Now I'm a bit confused... I can show it's convergent with k=1
and I attempted the same thing with k by breaking this into partial fractions. But I'm given a harmonic series that is divergent minus another divergent series... how can this be convergent?

 

[micromass]

Well, let's look at the series $$\sum{\frac{k}{n(n+k)}$$ instead. You are probably aware that you can split this in partial fractions:

$$\frac{k}{n(n+k)}=\frac{1}{n}-\frac{1}{n+k}$$

Now it's not immediately clear what happens if you sum the above series. Try taking k=2 and write 10 terms of the above series. You will see that a lot of terms vanish. This will give you an idea for the general proof...

 

[godtripp]

Thank you micromass, I'll try expanding that out as soon as I get home. I'm sure it'll telescope out... there is one thing driving me nuts however.

$$\sum 1/n$$ is a harmonic series... which is divergent.
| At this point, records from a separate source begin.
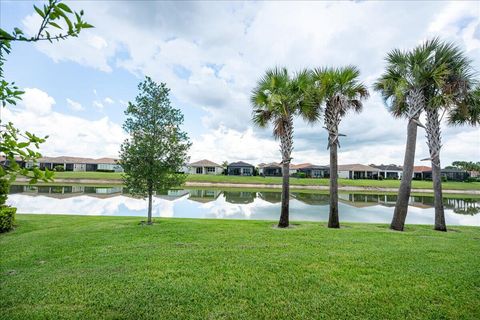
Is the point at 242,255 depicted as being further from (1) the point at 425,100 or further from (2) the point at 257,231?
(1) the point at 425,100

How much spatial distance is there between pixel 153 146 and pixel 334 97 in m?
7.39

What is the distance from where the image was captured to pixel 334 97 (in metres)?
10.1

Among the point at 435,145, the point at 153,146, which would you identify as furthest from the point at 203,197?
the point at 435,145

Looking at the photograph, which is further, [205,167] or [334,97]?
[205,167]

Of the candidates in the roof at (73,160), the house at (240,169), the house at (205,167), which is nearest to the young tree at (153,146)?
the house at (240,169)

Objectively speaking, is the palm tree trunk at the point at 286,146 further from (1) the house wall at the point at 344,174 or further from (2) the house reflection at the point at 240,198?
(1) the house wall at the point at 344,174

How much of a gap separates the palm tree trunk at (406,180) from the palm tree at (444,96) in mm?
1083

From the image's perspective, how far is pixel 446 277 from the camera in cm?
450

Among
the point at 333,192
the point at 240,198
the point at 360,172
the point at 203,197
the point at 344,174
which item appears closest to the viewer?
the point at 333,192

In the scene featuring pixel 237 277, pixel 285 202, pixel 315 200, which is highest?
pixel 285 202

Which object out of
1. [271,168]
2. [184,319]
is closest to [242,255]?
[184,319]

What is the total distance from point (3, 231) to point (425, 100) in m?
16.2

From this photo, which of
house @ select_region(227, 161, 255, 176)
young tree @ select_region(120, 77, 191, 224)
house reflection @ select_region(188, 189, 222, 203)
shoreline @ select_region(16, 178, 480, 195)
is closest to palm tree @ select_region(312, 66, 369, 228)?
young tree @ select_region(120, 77, 191, 224)

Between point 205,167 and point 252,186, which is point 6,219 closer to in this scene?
point 252,186
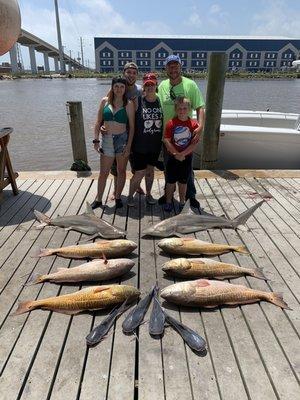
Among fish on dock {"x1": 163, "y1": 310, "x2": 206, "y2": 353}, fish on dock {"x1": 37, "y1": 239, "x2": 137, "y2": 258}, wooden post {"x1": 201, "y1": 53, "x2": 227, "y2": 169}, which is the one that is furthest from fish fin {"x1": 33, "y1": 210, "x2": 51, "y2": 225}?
wooden post {"x1": 201, "y1": 53, "x2": 227, "y2": 169}

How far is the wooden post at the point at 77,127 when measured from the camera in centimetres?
679

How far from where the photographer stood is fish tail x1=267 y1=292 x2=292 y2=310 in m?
3.02

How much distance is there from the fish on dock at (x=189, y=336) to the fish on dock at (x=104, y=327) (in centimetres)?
40

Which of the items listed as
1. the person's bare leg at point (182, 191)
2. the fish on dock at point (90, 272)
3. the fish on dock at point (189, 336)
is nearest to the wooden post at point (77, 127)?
the person's bare leg at point (182, 191)

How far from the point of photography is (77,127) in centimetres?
695

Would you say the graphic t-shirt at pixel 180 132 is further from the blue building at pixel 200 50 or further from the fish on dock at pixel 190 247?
the blue building at pixel 200 50

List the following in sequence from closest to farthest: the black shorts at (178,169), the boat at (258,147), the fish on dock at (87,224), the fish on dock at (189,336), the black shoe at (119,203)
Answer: the fish on dock at (189,336)
the fish on dock at (87,224)
the black shorts at (178,169)
the black shoe at (119,203)
the boat at (258,147)

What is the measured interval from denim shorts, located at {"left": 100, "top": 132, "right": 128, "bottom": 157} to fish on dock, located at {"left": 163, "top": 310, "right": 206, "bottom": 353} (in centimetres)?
259

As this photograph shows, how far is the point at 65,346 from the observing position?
262 cm

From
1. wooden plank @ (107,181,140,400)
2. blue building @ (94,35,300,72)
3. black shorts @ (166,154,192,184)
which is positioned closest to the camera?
Answer: wooden plank @ (107,181,140,400)

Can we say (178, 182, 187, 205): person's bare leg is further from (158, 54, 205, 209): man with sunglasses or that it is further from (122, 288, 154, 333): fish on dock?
(122, 288, 154, 333): fish on dock

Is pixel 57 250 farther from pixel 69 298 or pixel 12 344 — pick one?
pixel 12 344

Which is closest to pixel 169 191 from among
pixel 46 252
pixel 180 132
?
pixel 180 132

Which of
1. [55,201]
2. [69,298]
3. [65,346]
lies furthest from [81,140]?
[65,346]
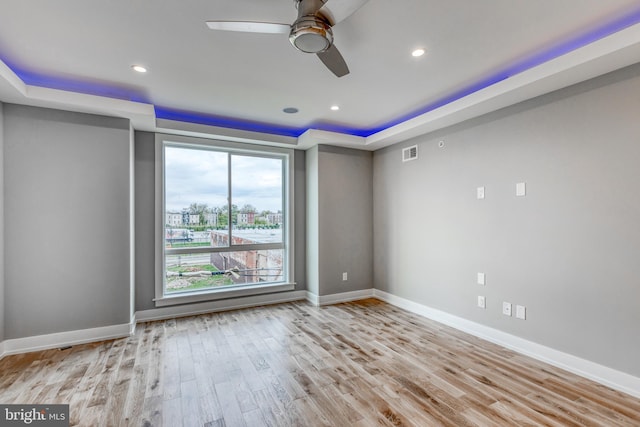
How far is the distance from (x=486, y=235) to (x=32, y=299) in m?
4.83

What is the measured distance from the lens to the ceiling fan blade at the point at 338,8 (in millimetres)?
1530

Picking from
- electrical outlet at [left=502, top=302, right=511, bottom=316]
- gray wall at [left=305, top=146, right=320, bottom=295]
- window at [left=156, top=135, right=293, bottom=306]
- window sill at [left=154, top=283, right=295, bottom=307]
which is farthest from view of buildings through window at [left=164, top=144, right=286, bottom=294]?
electrical outlet at [left=502, top=302, right=511, bottom=316]

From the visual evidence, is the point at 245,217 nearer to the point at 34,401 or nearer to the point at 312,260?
the point at 312,260

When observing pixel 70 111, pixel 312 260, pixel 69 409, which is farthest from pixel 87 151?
pixel 312 260

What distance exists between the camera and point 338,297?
462 cm

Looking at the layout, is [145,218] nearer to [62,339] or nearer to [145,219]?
[145,219]

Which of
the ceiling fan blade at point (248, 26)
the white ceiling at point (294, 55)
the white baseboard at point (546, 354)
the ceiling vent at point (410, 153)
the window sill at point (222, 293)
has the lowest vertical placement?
the white baseboard at point (546, 354)

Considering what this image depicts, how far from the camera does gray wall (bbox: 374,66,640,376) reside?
2.27 meters

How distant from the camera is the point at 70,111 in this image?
3.07 m

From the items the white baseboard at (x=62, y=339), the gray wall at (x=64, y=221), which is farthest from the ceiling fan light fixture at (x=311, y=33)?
the white baseboard at (x=62, y=339)

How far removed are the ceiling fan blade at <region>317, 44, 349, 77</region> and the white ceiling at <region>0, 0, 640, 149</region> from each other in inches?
9.4

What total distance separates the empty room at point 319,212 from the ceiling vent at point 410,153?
0.32 feet

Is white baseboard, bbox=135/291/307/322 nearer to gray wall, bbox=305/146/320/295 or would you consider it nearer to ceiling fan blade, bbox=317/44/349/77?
gray wall, bbox=305/146/320/295

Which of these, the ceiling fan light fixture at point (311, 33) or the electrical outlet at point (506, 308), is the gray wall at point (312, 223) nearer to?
the electrical outlet at point (506, 308)
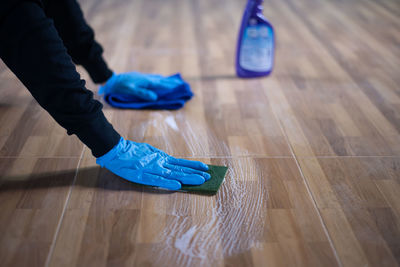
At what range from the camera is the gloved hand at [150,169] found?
113cm

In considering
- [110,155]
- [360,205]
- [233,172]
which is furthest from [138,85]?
[360,205]

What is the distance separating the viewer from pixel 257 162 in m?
1.25

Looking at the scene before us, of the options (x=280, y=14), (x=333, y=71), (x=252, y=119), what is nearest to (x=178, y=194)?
(x=252, y=119)

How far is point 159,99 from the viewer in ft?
5.27

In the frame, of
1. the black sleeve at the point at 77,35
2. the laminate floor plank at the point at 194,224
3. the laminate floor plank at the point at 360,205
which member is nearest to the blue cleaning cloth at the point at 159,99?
the black sleeve at the point at 77,35

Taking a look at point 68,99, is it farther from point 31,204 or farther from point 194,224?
point 194,224

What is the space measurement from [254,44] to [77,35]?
781mm

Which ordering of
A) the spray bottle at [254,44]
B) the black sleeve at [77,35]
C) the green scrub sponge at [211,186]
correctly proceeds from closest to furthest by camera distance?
the green scrub sponge at [211,186], the black sleeve at [77,35], the spray bottle at [254,44]

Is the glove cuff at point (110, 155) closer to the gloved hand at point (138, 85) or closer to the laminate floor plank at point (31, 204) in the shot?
the laminate floor plank at point (31, 204)

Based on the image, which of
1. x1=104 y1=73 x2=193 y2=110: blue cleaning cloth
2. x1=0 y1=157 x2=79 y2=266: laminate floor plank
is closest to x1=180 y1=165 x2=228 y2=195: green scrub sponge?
x1=0 y1=157 x2=79 y2=266: laminate floor plank

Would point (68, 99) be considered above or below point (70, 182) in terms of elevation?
above

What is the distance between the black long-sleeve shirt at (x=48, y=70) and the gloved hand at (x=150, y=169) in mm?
34

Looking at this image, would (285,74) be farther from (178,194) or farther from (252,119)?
(178,194)

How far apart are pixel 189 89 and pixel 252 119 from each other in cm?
34
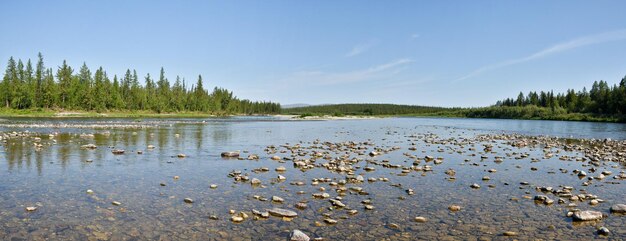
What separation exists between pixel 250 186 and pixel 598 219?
33.3ft

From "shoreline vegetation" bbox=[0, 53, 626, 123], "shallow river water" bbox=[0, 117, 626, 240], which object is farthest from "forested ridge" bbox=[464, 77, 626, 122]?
"shallow river water" bbox=[0, 117, 626, 240]

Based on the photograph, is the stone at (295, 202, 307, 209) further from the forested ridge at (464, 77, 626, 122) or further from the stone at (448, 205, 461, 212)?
the forested ridge at (464, 77, 626, 122)

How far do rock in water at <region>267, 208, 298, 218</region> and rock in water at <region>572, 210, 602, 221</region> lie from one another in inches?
281

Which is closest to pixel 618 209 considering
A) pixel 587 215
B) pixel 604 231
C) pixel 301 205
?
pixel 587 215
I'm not sure about $$\sum 1/(n+k)$$

since series have the property that $$\sum (a-b)$$=$$\sum a$$ - $$\sum b$$

how is it that the difference between a divergent series and a convergent (or divergent series) results in a convergent series?

 

[micromass]

Well, for one thing, the series $$\sum{\frac{1}{n+k}}$$ is divergent.

But that aside, you state the equality

$$\sum(a_n-b_n)=\sum a_n - \sum b_n$$

This statement is INCORRECT. This is only correct is both sequences are convergent. Thus this equality is not applicable in this case.

 

[godtripp]

Thank you!